* **Testo fornito**
Saint Maud: recensione del film horror di Rose Glass
Disponibile su tutte le piattaforme on demand, l'esordio di Rose Glass colpisce per metodo di realizzazione e carica drammatica crescente e dosata con efficacia da due performance di rilievo.
Presentato in anteprima, nel 2019, al Toronto International Film Festival, Saint Maud raggiunge i nostri (piccoli) schermi con una storia del tutto particolare, che riguarda una giovane infermiera di fede cattolica, Maud (Morfydd Clark). Non lavorando più in ospedale, decide di prendersi cura di Amanda (Jennifer Ehle), una ex ballerina dotata di una dirompente personalità ma colpita da una malattia terminale. Maud cerca di coinvolgere Amanda nelle sue preghiere e nelle sue pratiche, in attesa di ricevere dei segnali da parte di una fede sempre più assente nella sua vita. Il film decide di seguire il percorso distruttivo ideato da Maud per auto-infliggersi danni permanenti alla sua psiche e alla sua condizione di martire perennemente pentita. Saint Maud è disponibile per l’acquisto o il noleggio premium su tutte le piattaforme on demand.

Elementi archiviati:
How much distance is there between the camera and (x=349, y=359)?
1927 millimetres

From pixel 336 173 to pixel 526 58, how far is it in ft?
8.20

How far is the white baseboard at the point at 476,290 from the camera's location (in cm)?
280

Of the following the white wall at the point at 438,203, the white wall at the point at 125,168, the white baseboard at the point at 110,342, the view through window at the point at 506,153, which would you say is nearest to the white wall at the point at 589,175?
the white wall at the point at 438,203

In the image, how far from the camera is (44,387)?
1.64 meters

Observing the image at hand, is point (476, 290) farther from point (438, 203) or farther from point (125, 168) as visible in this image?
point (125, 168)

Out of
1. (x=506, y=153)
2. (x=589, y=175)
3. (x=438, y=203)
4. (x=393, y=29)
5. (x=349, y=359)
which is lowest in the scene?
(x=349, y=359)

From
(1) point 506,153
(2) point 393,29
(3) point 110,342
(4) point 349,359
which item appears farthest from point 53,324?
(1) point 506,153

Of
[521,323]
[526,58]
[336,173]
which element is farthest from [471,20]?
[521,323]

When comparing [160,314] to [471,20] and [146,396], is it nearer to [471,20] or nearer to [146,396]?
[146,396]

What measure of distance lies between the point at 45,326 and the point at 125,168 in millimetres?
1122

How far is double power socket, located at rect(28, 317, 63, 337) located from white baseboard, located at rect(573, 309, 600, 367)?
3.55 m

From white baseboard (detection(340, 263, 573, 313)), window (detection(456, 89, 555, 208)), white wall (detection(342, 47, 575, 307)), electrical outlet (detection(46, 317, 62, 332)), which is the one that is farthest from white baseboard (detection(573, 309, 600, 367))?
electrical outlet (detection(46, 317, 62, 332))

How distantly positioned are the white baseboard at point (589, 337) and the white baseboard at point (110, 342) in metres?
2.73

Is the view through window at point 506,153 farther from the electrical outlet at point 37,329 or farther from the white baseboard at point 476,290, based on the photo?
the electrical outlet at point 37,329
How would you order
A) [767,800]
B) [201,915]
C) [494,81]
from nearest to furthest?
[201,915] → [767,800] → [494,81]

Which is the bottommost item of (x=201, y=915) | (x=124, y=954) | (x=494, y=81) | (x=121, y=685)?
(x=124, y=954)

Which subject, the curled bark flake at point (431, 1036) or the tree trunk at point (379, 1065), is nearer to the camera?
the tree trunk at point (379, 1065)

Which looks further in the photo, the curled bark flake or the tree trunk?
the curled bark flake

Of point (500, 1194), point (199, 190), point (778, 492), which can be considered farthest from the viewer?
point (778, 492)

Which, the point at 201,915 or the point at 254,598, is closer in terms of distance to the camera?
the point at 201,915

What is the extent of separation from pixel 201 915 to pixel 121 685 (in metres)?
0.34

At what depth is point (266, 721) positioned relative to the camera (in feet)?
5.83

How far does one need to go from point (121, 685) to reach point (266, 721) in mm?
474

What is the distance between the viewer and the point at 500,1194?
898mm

---

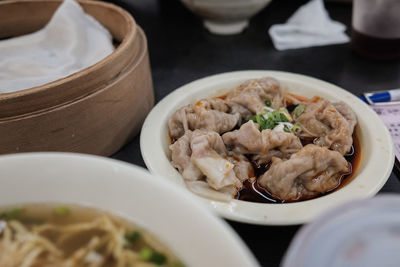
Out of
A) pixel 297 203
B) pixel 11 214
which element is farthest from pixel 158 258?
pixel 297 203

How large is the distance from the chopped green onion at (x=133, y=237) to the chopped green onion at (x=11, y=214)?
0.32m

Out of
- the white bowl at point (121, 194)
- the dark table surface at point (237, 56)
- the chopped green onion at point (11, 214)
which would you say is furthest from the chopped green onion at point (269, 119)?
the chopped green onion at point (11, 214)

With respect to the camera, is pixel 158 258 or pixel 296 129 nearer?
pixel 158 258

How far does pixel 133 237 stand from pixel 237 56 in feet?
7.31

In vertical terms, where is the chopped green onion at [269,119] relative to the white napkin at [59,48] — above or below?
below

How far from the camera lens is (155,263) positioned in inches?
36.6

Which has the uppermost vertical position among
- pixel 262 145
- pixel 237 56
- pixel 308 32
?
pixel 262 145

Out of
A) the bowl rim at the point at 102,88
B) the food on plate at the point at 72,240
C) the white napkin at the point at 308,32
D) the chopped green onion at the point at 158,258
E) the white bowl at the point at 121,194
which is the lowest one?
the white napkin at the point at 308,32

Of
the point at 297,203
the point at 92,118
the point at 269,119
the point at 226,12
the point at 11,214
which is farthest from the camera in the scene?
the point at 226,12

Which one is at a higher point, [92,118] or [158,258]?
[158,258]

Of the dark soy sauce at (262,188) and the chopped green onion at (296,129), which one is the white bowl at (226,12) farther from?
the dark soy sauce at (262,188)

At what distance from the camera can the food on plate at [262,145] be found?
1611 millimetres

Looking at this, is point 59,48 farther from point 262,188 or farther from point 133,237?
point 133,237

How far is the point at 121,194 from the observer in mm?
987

* * *

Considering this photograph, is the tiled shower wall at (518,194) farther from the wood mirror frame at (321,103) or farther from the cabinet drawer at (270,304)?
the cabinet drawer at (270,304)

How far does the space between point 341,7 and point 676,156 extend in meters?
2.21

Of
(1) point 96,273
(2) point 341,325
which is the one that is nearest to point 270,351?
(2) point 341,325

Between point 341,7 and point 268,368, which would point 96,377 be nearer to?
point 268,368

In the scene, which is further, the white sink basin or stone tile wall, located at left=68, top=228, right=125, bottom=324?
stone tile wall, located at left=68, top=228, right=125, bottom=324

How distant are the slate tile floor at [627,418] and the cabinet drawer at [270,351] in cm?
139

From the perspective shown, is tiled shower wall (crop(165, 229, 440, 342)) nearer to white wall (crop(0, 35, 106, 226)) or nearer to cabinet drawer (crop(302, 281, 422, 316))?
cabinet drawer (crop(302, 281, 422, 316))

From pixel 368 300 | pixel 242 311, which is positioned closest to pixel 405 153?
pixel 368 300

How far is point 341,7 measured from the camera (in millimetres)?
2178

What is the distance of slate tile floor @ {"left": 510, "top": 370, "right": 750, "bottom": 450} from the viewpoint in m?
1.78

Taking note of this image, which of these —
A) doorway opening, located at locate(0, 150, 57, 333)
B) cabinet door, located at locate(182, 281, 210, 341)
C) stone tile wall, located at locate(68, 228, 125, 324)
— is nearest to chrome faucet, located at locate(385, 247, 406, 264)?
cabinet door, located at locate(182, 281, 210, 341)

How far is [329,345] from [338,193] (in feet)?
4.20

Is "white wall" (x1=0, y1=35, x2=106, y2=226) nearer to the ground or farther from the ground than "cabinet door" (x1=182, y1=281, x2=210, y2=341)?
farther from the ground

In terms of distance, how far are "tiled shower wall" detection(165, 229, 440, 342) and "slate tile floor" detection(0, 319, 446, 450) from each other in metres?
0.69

* **Obiettivo del compito**
Rispondi a queste domande sulla recensione:
1. In quale festival è stato presentato in anteprima Saint Maud?
2. Che cosa era stata in passato Amanda?
3. In quali modi si può ottenere il film sulle piattaforme on demand?
In questo esercizio i dati non vengono usati.

* **Compito svolto**
1. Al Toronto International Film Festival, nel 2019.
2. Una ballerina.
3. Con l'acquisto o con il noleggio premium.